R. Hachtmann (Hrsg.): Ein Koloß auf tönernen Füßen

Cover
Titel
Ein Koloß auf tönernen Füßen. Das Gutachten des Wirtschaftsprüfers Karl Eicke über die Deutsche Arbeitsfront vom 31. Juli 1936


Herausgeber
Hachtmann, Rüdiger
Reihe
Forschungen zur deutschen Sozialgeschichte, 9
Erschienen
München 2006: Oldenbourg Verlag
Anzahl Seiten
389 S.
Preis
€ 49,80
Rezensiert für H-Soz-Kult von
Karsten Linne, Clio & Co. Der Geschichtsservice, Hamburg

Zur Deutschen Arbeitsfront (DAF), der bei weitem mitglieder- und finanzstärksten Massenorganisation des Dritten Reichs, fehlt bis heute eine Gesamtdarstellung. Die Lücke erklärt sich aus einer fehlenden zentralen Überlieferung, aus dem breiten Themenspektrum, das die DAF bearbeitete, aber auch aus dem schier unüberschaubaren Institutionengeflecht dieses Molochs. Der Berliner Historiker Rüdiger Hachtmann edierte und kommentierte im vorliegenden Buch eine zeitgenössische, tiefgehende Analyse genau dieses Geflechts durch einen Wirtschaftsprüfer. Auf die Existenz des Evaluierungsberichts aus dem Jahre 1936 hatte er bereits in einem Aufsatz der „Vierteljahrshefte für Zeitgeschichte“ aufmerksam gemacht.1 Nun folgt eine Edition dieses einmaligen Gutachtens – zu keiner zweiten NS-Organisation findet man ein ähnliches –, allerdings in Auszügen, denn das Original umfasst etwa 1.100 Seiten.

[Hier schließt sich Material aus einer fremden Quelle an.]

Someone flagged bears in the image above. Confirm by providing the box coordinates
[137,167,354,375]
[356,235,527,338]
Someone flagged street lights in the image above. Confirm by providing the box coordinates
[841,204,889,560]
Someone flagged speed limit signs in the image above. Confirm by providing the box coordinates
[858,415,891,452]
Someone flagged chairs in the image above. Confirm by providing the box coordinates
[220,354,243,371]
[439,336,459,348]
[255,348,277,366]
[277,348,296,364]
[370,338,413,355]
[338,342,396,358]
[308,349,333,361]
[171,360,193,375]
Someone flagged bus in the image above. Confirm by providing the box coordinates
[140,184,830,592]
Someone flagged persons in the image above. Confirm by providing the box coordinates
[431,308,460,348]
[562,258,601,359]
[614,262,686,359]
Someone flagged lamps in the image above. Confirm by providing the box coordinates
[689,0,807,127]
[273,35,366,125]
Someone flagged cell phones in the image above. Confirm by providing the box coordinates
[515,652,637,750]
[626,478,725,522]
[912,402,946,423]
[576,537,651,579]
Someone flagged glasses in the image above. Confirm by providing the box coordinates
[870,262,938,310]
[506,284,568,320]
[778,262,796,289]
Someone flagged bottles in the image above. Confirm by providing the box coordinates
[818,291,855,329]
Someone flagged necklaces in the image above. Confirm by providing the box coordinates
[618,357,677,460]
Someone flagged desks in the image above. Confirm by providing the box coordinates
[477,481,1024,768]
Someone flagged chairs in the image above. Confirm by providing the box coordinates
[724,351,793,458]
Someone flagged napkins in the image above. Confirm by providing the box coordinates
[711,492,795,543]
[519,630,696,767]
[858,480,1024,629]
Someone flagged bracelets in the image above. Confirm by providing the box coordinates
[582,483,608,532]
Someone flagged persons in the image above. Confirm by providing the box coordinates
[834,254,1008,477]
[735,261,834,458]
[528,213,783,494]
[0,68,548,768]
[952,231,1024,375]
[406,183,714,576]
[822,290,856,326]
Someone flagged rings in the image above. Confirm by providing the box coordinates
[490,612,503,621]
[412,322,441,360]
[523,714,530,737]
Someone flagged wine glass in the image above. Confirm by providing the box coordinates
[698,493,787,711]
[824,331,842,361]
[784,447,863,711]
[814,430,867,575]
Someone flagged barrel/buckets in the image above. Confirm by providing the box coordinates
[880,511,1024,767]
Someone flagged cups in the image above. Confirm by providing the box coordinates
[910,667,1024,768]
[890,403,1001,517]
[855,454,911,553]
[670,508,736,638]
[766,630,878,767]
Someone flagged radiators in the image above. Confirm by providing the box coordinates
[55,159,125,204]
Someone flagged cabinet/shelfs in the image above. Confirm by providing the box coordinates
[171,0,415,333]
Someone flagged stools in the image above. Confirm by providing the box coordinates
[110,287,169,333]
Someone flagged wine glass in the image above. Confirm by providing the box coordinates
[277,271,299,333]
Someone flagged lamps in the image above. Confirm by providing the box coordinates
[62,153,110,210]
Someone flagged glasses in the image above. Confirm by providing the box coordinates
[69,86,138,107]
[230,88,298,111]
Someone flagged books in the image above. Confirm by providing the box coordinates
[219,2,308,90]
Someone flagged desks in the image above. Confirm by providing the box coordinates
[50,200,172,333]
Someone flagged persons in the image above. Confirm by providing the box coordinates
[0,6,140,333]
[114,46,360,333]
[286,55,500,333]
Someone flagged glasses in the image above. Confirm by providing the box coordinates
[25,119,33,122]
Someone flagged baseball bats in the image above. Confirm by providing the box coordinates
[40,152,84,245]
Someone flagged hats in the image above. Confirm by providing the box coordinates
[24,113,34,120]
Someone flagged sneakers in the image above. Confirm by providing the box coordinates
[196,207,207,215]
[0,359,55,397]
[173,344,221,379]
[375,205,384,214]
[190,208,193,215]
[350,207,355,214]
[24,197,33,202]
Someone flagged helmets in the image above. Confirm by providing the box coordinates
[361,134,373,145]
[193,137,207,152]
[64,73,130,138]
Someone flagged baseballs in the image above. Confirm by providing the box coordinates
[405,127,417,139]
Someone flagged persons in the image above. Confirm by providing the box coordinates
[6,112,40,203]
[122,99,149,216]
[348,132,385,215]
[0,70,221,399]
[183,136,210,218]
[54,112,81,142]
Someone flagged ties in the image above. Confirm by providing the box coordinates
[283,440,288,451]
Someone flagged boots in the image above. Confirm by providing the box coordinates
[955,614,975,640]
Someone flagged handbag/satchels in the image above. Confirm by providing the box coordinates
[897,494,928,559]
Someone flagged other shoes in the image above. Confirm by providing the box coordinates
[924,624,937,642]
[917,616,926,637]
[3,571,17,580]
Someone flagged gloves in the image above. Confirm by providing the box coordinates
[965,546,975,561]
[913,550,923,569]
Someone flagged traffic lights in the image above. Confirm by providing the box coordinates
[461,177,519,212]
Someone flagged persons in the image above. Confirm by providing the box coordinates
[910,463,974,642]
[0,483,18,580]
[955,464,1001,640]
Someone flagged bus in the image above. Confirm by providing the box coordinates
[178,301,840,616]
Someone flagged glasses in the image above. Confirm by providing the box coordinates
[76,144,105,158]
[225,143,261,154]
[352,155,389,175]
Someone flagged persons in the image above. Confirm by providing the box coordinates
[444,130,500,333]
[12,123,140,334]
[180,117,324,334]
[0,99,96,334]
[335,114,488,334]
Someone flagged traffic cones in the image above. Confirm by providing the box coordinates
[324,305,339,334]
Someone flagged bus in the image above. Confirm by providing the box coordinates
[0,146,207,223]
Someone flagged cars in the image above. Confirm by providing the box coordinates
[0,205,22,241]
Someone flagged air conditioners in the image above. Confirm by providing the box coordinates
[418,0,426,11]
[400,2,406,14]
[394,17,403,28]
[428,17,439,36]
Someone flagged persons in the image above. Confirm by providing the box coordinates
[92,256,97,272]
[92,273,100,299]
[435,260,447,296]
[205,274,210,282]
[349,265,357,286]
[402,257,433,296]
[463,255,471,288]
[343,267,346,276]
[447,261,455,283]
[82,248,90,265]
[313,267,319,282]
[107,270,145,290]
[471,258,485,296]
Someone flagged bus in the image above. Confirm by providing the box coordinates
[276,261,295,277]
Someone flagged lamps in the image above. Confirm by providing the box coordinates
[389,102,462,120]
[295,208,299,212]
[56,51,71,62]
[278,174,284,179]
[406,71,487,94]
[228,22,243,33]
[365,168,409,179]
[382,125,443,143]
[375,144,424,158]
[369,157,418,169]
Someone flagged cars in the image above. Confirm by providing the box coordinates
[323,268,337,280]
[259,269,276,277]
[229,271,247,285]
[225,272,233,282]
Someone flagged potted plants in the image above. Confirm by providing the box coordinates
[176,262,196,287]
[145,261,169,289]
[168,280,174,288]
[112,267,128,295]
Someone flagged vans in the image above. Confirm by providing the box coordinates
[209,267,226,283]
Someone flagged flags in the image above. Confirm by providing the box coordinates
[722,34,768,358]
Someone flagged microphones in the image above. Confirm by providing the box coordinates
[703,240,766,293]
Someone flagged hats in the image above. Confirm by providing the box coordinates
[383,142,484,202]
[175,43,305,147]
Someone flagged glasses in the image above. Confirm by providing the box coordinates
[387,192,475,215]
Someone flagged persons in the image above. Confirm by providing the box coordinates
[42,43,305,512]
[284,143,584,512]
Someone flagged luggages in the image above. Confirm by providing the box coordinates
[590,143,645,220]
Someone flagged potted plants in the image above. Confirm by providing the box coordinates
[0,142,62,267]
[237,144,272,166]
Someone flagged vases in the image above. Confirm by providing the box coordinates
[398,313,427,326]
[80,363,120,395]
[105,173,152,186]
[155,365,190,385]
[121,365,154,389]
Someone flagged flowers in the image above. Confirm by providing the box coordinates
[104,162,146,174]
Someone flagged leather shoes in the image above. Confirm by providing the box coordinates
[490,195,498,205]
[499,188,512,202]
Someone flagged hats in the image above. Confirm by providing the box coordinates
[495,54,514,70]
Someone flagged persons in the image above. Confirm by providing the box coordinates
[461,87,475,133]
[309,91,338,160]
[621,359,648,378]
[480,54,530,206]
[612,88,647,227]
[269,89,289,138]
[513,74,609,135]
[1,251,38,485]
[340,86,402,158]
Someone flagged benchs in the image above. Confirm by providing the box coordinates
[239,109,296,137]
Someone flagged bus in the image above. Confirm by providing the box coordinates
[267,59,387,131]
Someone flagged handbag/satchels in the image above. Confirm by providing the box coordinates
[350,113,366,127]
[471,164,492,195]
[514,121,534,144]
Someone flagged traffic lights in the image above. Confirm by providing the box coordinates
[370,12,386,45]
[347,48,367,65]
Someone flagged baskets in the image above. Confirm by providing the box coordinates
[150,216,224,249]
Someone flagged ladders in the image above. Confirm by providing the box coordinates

In einer über 90-seitigen Einleitung bettet Hachtmann das Dokument in den geschichtlichen Kontext ein: Hervorragendes Merkmal der Arbeitsfront war, dank der de facto bestehenden Zwangsmitgliedschaft aller „schaffenden Deutschen“, ihre riesige Mitgliederzahl von mehr als 25 Millionen im Jahr 1940. Durch Beiträge und die Gewinne ihrer eigenen Unternehmen verfügte sie über jährliche Gesamteinnahmen von etwa 800 Millionen Reichsmark – mehr als den meisten Ministerien zur Verfügung stand. Beide Faktoren ließen sie „zu einem Schwergewicht auf den politischen Bühnen des ‚Dritten Reiches‘“ werden (S. 10).

Am 2. Mai 1933 übernahm die DAF die ehemaligen Gewerkschaften samt ihrer Mitglieder und ihres Vermögens. Sie sollte jedoch nicht Arbeitnehmerinteressen vertreten, sondern der „Beseitigung des Klassenkampfes“ dienen. Ihre Aufgabengebiete umriss eine „Führer“-Verordnung vom 24. Oktober 1934. Die Deutsche Arbeitsfont sollte demnach die „Organisation der schaffenden Deutschen der Stirn und der Faust“ sein und „die Bildung einer wirtschaftlichen Volks- und Leistungsgemeinschaft aller Deutschen“ anstreben (S. 18). Dank der schwammig formulierten Vorgaben suchte das Heer der Funktionäre, das bis Kriegsbeginn auf 45.000 hauptamtliche Mitarbeiter anwuchs, ständig nach neuen Aktionsfeldern. Insgesamt wirkte der Aufbau der DAF recht improvisiert, der künftige Weg war noch nicht klar. Seit der Jahreswende 1934/35 bildete sich so ein „organisatorischer Wildwuchs ohnegleichen“ aus (S. 25). Kein Wunder, dass die Führung nach Sukkurs von außen suchte, nach einem externen Fachmann, da man selbst über einen solchen nicht verfügte. Der ideale Mann dafür war der selbständige Wirtschaftsprüfer Karl Eicke, Parteimitglied seit 1931 und erfahren in der Reorganisation kommunaler Verwaltungen und Wirtschaftsunternehmen. Er verfügte über „ein ausgefeiltes, modern anmutendes Instrumentarium“ (S. 11).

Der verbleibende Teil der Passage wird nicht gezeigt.